Whereas NRE accounts are meant for foreign exchange earned outside India and transferred to India.



2. Currency
As obvious, NRO accounts are maintained in Indian Rupees. NRE accounts are also rupee denominated i.e., maintained in Indian rupees by converting the foreign exchange at the current prevailing exchange rates.


3. Kind of credits allowed
Local funds that aren’t eligible to be remitted abroad (i.e., funds which do not qualify under exchange control regulations, for remittance outside India) must be credited to an NRO account. Overseas funds or local funds that are allowed for overseas remittance can instead be credited to NRE account.


4. Inter-account transfers
You can make transfer from NRE to NRO account but not vice-versa. And once the funds stands transferred to NRO account, it can’t be transferred back to NRE account. Put another way, it becomes non-repatriable.


5. Taxation
NRO accounts interest is taxable under Indian income tax, whereas interest earned on NRE account is exempt (i.e., tax- free).


6. Repatriation
Funds in NRO accounts can’t be remitted abroad freely (i.e., can’t be taken outside the country). RBI has allowed remittances only up to USD one million (this limit includes sale proceeds of immovable property held by NRIs) per financial year (April – March) for bonafide purposes (e.g. education, medical expenses etc) to the satisfaction of the bank. However, current income (including interest, dividends, rent, pensions) is freely repartiable but subject to tax deduction at source.

On the other hand, the entire credit balance inclusive of interest earned from NRE accounts is freely repatriable without any restriction and without any reference to RBI.


7. Joint holdings
Joint holdings is allowed in both accounts but unlike NRO account (where joint holding with Indian resident is allowed), in case of NRE account joint holder also need to be an NRI.

Thus, if you wish, you can open a NRO account jointly with your relative residing in India. But remember that in such joint accounts, the funds of resident joint holder can’t be credited.

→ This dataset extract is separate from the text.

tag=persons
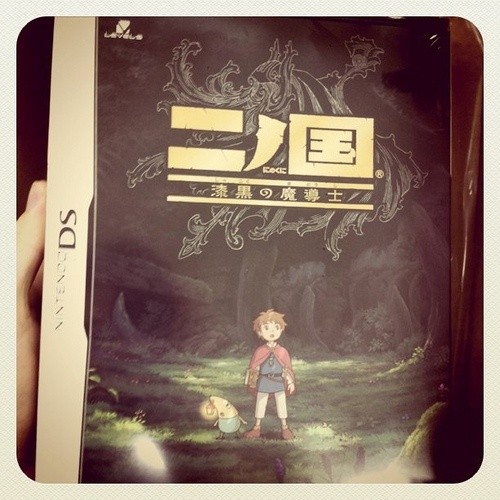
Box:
[17,181,48,480]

However, for operating both of these accounts, you can authorise an Indian resident – a friend or a family member whom you trust – to operate your account by submitting a ‘mandate letter’ (most banks have a readymade format) to the bank. The mandate operates like a power of attroney (POA).


8. Exchange Risk
Unlike NRO account, NRE account is exposed to exchange fluctuation risk.

All foreign exchange remittance received for credit to NRE accounts is first converted to Indian rupees at the prevailing exchange rate. But as repatriation is allowed in foreign currency (i.e., rupee again gets reconverted into dollars), therefore these accounts are susceptible to exchange loss which is basically of two kinds.

First, is the conversion loss – there is difference between buying & selling rate of banks and this difference has to be borne by the account holder. Second, is the day-to-day fluctuations in the exchange rates.


9. Rate of interest
Returns on NRO accounts are at par with domestic accounts. In other words, interest paid on NRO savings account is same as that paid on domestic savings account (current rate is 3.50%) and returns on NRO fixed deposits are at par with that offered on domestic fixed deposits (current rates are broadly between 3% and 10% depending on the period and the bank).

Interest on NRE savings deposits are also at the same rate as applicable to domestic saving deposits (currently the interest rate is 3.5%) while interest rates on NRE term deposits are regulated by RBI and are much lower than that paid on the NRO term deposits. These rates are pegged to international (LIBOR/SWAP) interest rates and are revised by RBI from time to time.